Required task - In the passage on power systems engineering below, list every result it gives of replacing mechanical controls and instruments with computerized systems.

:: Passage provided ::

In all three of the above areas, the power systems engineer must be ready to design, adapt, and integrate some of the most advanced technologies on the planet with a mix of electrical systems from various eras over the past century. This is particularly true in the utilities sector, but also in other vertical categories – like the defense and intelligence communities, the financial sector, and transportation. Objective analysis would show that the need for cutting-edge power systems is so great that most power systems engineers with proven proficiency in advanced technologies can have a very strong career.

Why is power systems engineering important?

Today, power systems engineering is vital to advancing the aerospace industry, particularly with the many Size, Weight, and Power (SWaP) enhancements that it makes possible to improve aircraft and spacecraft performance. As mechanical controls and instruments have been replaced by computerized systems with advanced control algorithms, flight crews today have better control of their aircraft, flight fatigue has decreased significantly, less fuel is required, and aircraft agility has increased.

:::
:: Records supplied ::

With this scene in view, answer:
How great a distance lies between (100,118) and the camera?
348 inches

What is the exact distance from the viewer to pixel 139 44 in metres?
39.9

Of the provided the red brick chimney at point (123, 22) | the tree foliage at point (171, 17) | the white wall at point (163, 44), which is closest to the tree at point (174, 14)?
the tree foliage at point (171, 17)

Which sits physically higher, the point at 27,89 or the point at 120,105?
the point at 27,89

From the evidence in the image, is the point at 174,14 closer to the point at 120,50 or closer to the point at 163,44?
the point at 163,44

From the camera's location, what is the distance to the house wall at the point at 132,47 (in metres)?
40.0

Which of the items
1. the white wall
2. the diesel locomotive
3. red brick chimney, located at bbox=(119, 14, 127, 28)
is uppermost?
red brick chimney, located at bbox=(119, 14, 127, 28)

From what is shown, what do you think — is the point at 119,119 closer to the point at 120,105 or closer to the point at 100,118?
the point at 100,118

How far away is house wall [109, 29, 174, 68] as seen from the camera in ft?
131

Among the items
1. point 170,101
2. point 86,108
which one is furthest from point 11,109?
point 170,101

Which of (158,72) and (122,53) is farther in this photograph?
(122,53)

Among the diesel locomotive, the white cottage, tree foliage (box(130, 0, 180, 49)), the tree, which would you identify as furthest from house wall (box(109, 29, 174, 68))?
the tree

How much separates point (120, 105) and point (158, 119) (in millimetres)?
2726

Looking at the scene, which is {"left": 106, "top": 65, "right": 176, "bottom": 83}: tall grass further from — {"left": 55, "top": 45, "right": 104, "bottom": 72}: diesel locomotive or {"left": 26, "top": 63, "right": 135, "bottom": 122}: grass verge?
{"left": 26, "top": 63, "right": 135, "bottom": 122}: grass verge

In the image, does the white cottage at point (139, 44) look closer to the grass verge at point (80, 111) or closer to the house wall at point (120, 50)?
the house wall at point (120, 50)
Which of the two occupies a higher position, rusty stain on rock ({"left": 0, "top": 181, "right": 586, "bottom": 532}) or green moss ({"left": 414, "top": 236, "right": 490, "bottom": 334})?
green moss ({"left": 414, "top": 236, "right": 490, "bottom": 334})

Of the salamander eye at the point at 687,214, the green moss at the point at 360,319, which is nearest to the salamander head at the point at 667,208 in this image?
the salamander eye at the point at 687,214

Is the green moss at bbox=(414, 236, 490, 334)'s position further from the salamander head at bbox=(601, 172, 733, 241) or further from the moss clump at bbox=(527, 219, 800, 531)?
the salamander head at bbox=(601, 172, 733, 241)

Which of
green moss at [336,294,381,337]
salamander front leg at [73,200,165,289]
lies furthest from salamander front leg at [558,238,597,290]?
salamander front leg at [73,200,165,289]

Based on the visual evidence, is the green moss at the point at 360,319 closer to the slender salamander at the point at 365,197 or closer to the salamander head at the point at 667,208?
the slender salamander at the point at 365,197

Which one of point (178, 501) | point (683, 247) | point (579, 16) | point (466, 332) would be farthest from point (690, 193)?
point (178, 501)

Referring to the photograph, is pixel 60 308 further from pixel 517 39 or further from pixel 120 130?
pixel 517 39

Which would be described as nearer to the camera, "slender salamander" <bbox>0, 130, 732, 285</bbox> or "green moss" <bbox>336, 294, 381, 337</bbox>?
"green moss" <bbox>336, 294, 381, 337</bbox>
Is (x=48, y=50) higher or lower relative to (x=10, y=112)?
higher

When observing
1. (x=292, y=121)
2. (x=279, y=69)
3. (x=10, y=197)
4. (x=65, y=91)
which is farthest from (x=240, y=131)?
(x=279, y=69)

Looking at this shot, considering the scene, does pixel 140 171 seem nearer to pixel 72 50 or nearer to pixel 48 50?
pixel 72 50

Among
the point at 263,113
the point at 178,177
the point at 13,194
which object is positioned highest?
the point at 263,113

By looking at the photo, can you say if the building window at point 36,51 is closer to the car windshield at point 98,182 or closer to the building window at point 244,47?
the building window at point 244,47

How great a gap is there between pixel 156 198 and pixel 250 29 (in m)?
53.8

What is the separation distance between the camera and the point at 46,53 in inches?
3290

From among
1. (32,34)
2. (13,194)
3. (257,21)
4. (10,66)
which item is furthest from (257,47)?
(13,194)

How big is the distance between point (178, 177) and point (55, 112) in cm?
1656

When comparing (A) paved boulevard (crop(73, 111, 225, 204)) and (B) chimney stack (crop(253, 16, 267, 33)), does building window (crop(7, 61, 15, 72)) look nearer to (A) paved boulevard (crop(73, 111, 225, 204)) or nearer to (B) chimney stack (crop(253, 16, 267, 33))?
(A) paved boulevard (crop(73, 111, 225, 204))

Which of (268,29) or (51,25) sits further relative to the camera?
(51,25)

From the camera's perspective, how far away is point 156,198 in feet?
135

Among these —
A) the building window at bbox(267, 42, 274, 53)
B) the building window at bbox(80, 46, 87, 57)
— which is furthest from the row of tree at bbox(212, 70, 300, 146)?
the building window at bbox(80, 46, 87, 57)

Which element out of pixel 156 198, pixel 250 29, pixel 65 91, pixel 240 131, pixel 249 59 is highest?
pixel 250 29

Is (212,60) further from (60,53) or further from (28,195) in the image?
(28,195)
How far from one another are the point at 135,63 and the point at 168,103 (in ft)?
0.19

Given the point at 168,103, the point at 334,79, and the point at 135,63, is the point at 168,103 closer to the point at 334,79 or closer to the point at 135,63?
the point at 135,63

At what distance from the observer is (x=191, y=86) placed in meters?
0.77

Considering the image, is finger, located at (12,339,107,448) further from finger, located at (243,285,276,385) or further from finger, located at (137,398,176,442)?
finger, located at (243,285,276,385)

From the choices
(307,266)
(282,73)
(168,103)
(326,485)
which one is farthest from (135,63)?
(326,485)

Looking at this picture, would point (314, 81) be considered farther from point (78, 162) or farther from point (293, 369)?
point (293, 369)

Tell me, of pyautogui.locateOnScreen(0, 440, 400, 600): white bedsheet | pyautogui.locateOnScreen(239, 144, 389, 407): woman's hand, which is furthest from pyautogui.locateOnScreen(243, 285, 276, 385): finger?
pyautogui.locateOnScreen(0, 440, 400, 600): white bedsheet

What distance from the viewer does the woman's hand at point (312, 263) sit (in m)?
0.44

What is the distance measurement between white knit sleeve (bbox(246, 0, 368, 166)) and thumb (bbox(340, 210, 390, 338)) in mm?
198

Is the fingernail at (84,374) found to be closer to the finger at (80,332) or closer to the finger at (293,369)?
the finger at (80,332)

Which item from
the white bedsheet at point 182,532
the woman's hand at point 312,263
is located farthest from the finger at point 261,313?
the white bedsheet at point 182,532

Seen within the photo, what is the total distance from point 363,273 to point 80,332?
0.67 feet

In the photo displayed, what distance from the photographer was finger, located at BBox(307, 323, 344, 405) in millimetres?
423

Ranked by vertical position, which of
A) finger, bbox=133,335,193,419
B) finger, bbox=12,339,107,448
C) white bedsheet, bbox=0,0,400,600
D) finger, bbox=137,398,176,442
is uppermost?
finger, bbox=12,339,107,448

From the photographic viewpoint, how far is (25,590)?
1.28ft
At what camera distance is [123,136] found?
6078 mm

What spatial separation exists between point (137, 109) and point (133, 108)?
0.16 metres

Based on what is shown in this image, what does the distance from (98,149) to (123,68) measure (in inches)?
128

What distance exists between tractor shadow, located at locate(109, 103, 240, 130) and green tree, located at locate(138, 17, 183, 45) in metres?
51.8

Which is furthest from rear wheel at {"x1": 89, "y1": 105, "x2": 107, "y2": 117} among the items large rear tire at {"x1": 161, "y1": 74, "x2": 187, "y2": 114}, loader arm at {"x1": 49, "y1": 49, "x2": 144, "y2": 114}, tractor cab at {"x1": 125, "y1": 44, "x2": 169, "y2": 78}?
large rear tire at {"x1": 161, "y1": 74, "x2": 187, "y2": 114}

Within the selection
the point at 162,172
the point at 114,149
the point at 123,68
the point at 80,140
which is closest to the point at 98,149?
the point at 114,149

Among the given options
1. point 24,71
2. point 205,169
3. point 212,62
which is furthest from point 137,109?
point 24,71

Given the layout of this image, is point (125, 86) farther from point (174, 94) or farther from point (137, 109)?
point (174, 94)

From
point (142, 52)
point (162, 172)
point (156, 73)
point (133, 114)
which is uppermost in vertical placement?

:::

Finished exercise -
- Flight crews have better control of their aircraft.
- Flight fatigue has decreased significantly.
- Less fuel is required.
- Aircraft agility has increased.